**What is needed:**
Going through the data below, tally every line where the string "cultures" occurs, then give only the tally.

**Data records:**
┌────────

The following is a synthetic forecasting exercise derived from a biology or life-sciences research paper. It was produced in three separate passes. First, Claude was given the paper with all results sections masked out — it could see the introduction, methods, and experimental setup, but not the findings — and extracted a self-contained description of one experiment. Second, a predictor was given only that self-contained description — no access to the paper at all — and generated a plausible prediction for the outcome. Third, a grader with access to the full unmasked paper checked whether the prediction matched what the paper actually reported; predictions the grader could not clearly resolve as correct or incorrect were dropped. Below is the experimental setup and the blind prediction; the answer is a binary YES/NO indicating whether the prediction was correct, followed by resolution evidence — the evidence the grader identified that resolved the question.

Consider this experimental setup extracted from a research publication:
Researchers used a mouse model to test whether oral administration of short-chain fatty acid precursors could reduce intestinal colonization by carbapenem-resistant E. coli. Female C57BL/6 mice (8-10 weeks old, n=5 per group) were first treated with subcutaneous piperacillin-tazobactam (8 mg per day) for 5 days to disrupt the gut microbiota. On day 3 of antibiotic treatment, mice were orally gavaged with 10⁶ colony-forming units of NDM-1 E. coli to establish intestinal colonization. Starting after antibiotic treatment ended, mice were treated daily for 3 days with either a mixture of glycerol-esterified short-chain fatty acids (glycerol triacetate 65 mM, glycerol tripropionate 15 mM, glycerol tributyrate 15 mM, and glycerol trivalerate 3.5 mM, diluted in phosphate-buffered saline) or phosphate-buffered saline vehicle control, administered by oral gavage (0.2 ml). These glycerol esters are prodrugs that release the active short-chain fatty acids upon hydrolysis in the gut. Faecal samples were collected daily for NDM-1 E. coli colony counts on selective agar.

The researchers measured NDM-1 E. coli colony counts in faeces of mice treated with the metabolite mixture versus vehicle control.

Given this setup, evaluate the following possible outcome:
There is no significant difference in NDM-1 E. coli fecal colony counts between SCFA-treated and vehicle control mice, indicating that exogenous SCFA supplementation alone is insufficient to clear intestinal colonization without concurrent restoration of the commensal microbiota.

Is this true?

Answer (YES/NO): NO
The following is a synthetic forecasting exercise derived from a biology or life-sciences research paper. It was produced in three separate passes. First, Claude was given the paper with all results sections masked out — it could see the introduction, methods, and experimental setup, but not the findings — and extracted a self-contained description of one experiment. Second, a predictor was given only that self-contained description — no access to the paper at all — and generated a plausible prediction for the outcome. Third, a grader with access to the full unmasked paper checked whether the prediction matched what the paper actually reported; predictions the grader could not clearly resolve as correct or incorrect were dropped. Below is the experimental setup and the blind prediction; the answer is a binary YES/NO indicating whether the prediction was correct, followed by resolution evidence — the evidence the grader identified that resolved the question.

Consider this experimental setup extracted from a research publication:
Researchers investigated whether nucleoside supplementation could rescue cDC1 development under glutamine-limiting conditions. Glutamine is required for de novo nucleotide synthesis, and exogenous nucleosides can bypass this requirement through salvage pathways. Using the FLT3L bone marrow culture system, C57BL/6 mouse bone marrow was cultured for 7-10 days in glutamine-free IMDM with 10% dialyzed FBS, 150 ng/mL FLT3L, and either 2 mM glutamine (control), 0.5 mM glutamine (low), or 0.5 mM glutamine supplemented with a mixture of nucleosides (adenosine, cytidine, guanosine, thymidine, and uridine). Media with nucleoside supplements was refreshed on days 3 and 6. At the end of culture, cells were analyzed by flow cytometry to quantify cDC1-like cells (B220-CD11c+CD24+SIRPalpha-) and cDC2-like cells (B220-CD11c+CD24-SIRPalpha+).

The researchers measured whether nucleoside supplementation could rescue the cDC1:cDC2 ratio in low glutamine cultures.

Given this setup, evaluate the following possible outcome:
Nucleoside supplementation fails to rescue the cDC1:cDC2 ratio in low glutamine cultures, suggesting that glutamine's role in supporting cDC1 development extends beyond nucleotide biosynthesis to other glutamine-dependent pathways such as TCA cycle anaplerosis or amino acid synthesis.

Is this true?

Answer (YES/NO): YES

└────────

**Task answer:**
2